Un constat chiffré sur le poids des cotisations
« Il y a cinquante ans, les Français touchaient 70 % du super brut ; aujourd’hui, c’est 52 % », a souligné Dominique Schelcher pour illustrer le déséquilibre croissant entre le coût du travail et la rémunération nette perçue par les employés. Le « super brut », notion qui désigne la somme totale versée par l’employeur (salaire brut, cotisations patronales et salariales), sert de référence pour évaluer la pression sociale. En cinq décennies, la part allant directement au salarié aurait donc diminué de 18 points de pourcentage. Le président de Coopératives U y voit une perte de compétitivité pour l’économie et une injustice pour les travailleurs.
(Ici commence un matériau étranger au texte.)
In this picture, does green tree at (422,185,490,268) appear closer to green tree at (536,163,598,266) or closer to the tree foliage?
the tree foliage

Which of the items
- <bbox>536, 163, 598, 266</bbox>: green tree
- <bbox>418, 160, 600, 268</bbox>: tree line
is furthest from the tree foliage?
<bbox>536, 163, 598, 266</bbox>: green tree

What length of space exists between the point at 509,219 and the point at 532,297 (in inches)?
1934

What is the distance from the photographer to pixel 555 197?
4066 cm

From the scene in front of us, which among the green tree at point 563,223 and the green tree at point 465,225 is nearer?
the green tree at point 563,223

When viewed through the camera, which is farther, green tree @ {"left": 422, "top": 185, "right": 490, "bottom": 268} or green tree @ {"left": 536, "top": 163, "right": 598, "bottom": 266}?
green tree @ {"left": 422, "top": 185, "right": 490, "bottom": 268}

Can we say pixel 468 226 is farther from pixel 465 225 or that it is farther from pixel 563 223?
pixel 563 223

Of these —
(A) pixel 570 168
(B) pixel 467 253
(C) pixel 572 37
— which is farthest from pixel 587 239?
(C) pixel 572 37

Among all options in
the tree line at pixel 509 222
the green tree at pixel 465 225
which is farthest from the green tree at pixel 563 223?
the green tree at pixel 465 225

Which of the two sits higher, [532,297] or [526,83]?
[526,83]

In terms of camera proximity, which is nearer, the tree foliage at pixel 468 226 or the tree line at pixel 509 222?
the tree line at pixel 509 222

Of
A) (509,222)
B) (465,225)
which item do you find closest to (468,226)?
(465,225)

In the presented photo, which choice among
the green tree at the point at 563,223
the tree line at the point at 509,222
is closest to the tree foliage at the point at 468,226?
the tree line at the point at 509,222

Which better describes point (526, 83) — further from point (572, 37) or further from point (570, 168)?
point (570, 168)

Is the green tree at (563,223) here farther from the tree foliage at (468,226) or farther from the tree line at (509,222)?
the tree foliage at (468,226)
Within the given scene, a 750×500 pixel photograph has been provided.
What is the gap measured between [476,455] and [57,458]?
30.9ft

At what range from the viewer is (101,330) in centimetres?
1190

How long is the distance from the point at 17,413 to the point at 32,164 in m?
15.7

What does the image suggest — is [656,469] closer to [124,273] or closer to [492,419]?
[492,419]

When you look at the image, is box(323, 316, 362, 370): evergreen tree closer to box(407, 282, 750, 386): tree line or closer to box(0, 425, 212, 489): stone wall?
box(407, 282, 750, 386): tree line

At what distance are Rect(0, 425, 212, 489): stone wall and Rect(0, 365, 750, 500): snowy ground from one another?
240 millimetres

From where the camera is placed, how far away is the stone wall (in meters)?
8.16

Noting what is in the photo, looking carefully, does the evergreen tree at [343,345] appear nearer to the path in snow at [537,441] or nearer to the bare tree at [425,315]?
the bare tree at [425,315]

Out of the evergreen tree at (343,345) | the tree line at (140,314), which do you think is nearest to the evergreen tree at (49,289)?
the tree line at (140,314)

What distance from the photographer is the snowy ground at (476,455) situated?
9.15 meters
Un engagement patronal concret
Face à cette situation, Dominique Schelcher a annoncé sa décision de « s’engager » à augmenter le salaire net de ses collaborateurs en abaissant leurs cotisations sociales. Il n’a pas précisé dans l’immédiat le calendrier ni le montant exact de la baisse envisagée, mais il a indiqué qu’il s’agirait d’un effort direct de l’entreprise. « Je vais m’y engager », a-t-il affirmé, sans toutefois détailler les modalités juridiques ou financières de cette mesure. Cette initiative intervient alors que le débat sur la protection sociale et la fiscalité du travail reste vif en France.
Un sujet qui dépasse la seule enseigne
Les déclarations du dirigeant de Coopératives U s’inscrivent dans un contexte plus large de discussions sur le financement de la Sécurité sociale et le partage de la valeur ajoutée entre salaires et cotisations. Plusieurs responsables politiques et économistes ont récemment plaidé pour une réduction des charges pesant sur le travail, notamment sur les bas salaires. L’engagement pris par Dominique Schelcher pourrait inspirer d’autres employeurs, mais il reste à voir comment il sera mis en œuvre sans compromettre les droits sociaux des salariés.
Une chaîne de magasins très implantée
Coopératives U, enseigne de la distribution alimentaire, compte plus de 1 600 points de vente en France et emploie environ 75 000 personnes. Le groupe est organisé sous forme de coopérative de commerçants indépendants. L’annonce de son président pourrait donc concerner un grand nombre de salariés si elle se généralise à l’ensemble des magasins du réseau. Aucune information complémentaire n’a été communiquée sur les éventuelles consultations avec les partenaires sociaux ou sur les aspects techniques de la baisse des cotisations.